Last Modified: Saturday, February 1, 2003 at 1:11 a.m.
NEW YORK (AP) - After a relentless decade-long climb to more than 35 million global subscribers, the number of America Online users has slipped for the first time.
Tucked in among the more dramatic announcements in its earnings release on Wednesday, the online division of AOL Time Warner reported the departure of 170,000 U.S. users in the fourth quarter - despite the splashy release of its latest software, version 8.0.
"While AOL is still the No. 1 online service in terms of reach and time spent online, it is losing relevance steadily," said Dylan Brooks, an independent analyst of Internet service providers.
On Wednesday the company also reported a staggering $99 billion loss for 2002 and the resignation of CNN founder Ted Turner from his post as vice chairman.
But analysts believe the drop in subscribers, however minuscule, could foreshadow a gloomier future for an AOL that has been unable to make the transition to high-speed broadband from its domination of the slow-speed dial-up access market.
Figures from Jupiter Research show that AOL holds slightly fewer than one in three U.S. dial-up subscribers, but just one in 30 broadband accounts.
Brooks believes the drop in subscribers was softened by broadband customers who hung on to their AOL accounts to retain e-mail addresses.
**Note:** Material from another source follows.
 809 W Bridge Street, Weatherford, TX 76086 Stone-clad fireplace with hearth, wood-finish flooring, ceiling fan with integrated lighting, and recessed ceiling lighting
With consumers becoming more comfortable with broadband, many will flee AOL, he said.
"Their difficulty in capturing the shift to broadband can't be underestimated," Brooks said. "We could be looking back in two years and saying 'this was the beginning of the end.'"
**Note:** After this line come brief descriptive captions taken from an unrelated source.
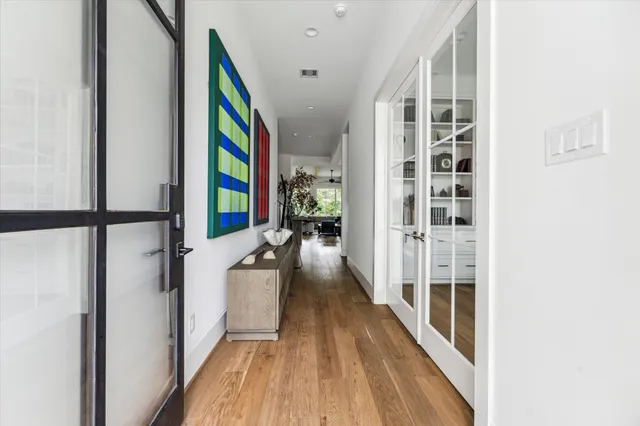 a view of a hallway with wooden floor and staircase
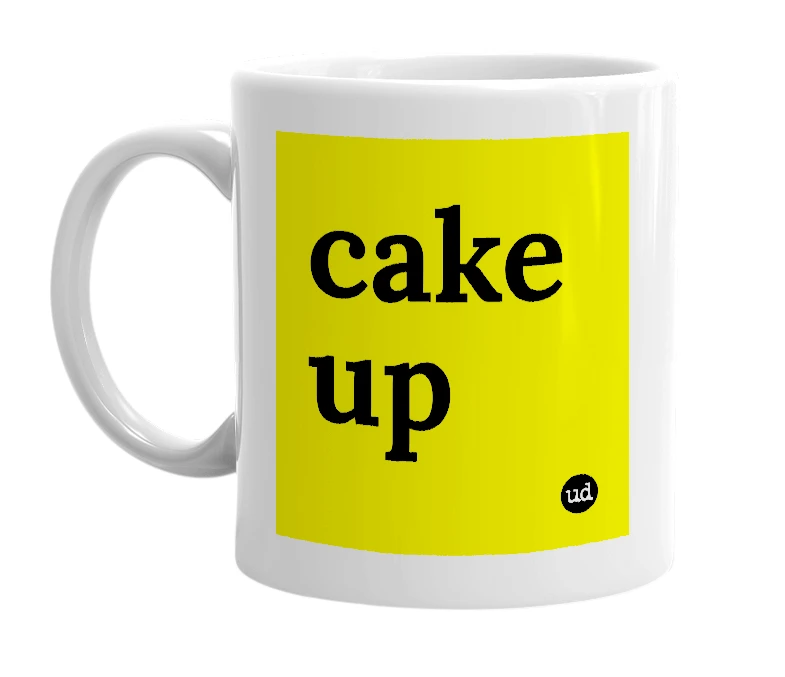 White mug with 'cake up' in bold black letters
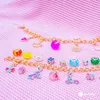 Two gold charm bracelets with various colorful beads and charms laid out on a pink textured surface. Podgląd zdjęcia produktu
For its part, AOL has said it has stopped simply signing up new customers for the sake of counting them.
In a conference call with analysts this week, as well as previous meetings with analysts, AOL's chief financial officer Wayne Pace has said AOL wants to concentrate on customers who actually pay their $23.90 monthly access fee, rather than those who commit only to its famous free trial offers.
AOL believes the drop in customers - all based in the United States - will be a minor blip, not the start of a major downward trend. Pace has said the company expects an overall growth in subscriber numbers in 2003.
Surprisingly, AOL's October release of its latest software seemed to have no effect on its subscriber numbers. When it released its previous version, 7.0, in October 2001, the company added two million users within months.
AOL Time Warner shares fell 34 cents, or 2.8 percent, to close Friday at $11.66 each on the New York Stock Exchange.